Diet, Immunometabolism and Non-alcoholic Fatty Liver Disease

NCT ID: NCT05968378

Last Updated: 2023-08-01

Basic Information

• Recruitment Status: UNKNOWN
• Clinical Phase: NA
• Total Enrollment: 60 participants
• Study Classification: INTERVENTIONAL
• Study Start Date: 2023-06-01
• Study Completion Date: 2024-07-31

Brief Summary

This study will assess the impact of 8-hour time restricted eating (8 hours of eating, 16 hours fasting) combined with a Mediterranean diet on metabolism and inflammation in adults with non-alcoholic fatty liver disease (NAFLD).

Detailed Description

Non-alcoholic fatty liver disease (NAFLD), defined as the accumulation of fat in the liver that is not related to alcohol intake, is the number 1 global cause of chronic liver disease. Excessive consumption of energy, saturated fat, and simple sugars is a key contributor to hepatic lipid accumulation and obesity-induced metabolic inflammation, reflecting cross-talk between immune and metabolic pathways. Moreover, dietary factors including saturated fatty acids, cholesterol, and their derivatives, as well as gut-derived metabolites, can prime innate immune cells to induce an exaggerated pro-inflammatory response upon re-exposure to such stimuli and may contribute to chronic low grade inflammation.

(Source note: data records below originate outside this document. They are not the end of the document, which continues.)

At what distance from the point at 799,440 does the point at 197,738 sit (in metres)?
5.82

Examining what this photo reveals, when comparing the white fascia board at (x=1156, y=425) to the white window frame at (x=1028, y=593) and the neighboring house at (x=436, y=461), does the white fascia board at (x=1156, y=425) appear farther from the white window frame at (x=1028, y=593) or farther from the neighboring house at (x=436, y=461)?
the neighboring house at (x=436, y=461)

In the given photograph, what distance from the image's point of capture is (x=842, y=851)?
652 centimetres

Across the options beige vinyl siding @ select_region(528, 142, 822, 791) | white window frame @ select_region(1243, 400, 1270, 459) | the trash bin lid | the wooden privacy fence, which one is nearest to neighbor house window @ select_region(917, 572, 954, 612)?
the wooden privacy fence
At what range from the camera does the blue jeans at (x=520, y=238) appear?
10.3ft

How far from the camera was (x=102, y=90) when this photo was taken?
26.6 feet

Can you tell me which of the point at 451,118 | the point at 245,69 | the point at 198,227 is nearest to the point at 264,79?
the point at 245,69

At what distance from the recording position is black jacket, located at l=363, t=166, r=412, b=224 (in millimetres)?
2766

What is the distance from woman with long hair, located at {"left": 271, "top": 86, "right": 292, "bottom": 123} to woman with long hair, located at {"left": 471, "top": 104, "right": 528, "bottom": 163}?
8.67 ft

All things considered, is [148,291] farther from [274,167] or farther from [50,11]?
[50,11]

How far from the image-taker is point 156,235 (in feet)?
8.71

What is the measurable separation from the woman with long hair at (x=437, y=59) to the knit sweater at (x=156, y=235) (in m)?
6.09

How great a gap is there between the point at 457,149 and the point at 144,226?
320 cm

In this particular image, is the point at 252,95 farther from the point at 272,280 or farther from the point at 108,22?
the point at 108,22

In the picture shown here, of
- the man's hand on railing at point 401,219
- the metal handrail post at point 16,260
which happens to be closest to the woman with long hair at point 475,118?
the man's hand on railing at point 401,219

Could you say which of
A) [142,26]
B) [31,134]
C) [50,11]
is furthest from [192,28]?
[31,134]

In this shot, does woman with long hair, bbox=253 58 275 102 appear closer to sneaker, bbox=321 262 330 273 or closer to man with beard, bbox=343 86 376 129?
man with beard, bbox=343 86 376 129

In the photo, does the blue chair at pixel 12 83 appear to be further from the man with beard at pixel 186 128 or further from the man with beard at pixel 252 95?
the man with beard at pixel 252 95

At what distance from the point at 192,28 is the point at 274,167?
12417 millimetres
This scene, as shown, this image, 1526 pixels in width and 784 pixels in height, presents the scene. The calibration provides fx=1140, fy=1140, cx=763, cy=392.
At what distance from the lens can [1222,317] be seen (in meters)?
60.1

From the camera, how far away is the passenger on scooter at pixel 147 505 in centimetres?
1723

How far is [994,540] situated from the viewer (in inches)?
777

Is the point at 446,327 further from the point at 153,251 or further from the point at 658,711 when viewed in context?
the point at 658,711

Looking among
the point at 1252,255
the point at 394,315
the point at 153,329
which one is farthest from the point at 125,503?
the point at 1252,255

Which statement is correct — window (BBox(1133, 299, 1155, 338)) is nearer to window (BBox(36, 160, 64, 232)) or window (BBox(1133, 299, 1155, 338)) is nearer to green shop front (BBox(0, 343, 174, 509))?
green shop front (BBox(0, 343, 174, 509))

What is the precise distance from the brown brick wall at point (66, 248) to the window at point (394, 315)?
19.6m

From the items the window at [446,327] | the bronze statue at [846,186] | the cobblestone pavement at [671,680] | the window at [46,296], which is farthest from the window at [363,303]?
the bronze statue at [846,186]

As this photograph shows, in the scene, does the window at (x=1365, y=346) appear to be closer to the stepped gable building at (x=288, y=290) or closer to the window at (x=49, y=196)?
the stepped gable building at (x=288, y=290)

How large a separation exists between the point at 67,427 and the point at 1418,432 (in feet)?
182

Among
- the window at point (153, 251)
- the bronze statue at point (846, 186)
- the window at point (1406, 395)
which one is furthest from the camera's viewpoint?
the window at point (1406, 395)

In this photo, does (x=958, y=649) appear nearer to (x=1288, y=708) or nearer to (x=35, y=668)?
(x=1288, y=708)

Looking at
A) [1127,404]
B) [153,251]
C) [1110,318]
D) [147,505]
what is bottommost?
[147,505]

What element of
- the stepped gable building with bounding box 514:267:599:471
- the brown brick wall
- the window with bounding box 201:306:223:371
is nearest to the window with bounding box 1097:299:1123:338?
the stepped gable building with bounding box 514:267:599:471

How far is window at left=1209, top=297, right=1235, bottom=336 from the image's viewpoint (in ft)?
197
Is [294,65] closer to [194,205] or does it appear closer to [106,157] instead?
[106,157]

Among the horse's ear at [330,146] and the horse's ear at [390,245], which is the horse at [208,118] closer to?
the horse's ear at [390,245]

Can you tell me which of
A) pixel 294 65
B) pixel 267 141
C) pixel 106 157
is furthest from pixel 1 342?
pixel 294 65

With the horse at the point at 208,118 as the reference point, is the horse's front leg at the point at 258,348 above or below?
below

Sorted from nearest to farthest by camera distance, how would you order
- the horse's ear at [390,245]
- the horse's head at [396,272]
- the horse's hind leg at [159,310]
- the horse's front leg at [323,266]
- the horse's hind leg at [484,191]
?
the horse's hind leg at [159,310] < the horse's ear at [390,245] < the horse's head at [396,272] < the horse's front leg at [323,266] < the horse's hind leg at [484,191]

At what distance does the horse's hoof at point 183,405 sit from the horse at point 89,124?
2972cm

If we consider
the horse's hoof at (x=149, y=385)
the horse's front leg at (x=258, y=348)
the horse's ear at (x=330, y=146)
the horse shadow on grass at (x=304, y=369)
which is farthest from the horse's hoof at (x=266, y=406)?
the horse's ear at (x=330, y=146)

Dietary strategies focusing on replacing inflammatory dietary triggers with monounsaturated fats, fiber and complex carbohydrates have been shown to improve metabolic dysfunction, but how this relates to a rewiring of the innate immune system is less clear. Time-restricted eating (TRE) is another dietary strategy which has been shown to elicit beneficial effects that reduce the risk of chronic metabolic disease and consolidates eating to a 6-10 hour period daily. Early TRE (eTRE), wherein eating occurs from morning to early afternoon, is associated with greater cardiometabolic health benefits than eating late in the evening. This includes improved insulin sensitivity, glucose tolerance and lipid metabolism, and reduced inflammatory markers.

This study will determine the impact of an 8-week intervention of 8-hour eTRE combined with an anti-inflammatory Mediterranean diet on the metabolic and immune phenotype of individuals with NAFLD, a population at high risk of progressive cardiometabolic decline and chronic inflammation. By focusing on improving both nutrient quality and nutrient timing, a greater understanding of the interaction between systemic metabolism and immune cell rewiring will be gained.

Conditions

Non-Alcoholic Fatty Liver Disease; Liver Fat; Obesity; Inflammation

Study Design

• Allocation Method: RANDOMIZED
• Intervention Model: PARALLEL
• Primary Study Purpose: TREATMENT
• Blinding Strategy: NONE

Study Groups

Standard healthy eating advice

Subjects in this group will be counselled according to the Irish National Healthy Eating Guidelines.

Group Type: ACTIVE_COMPARATOR

Standard healthy eating advice

Intervention Type: BEHAVIORAL

Subjects in this group will be provided with standard healthy eating advice according to the Irish National Healthy Eating Guidelines and Food Pyramid and will be asked to follow this advice for 8-weeks.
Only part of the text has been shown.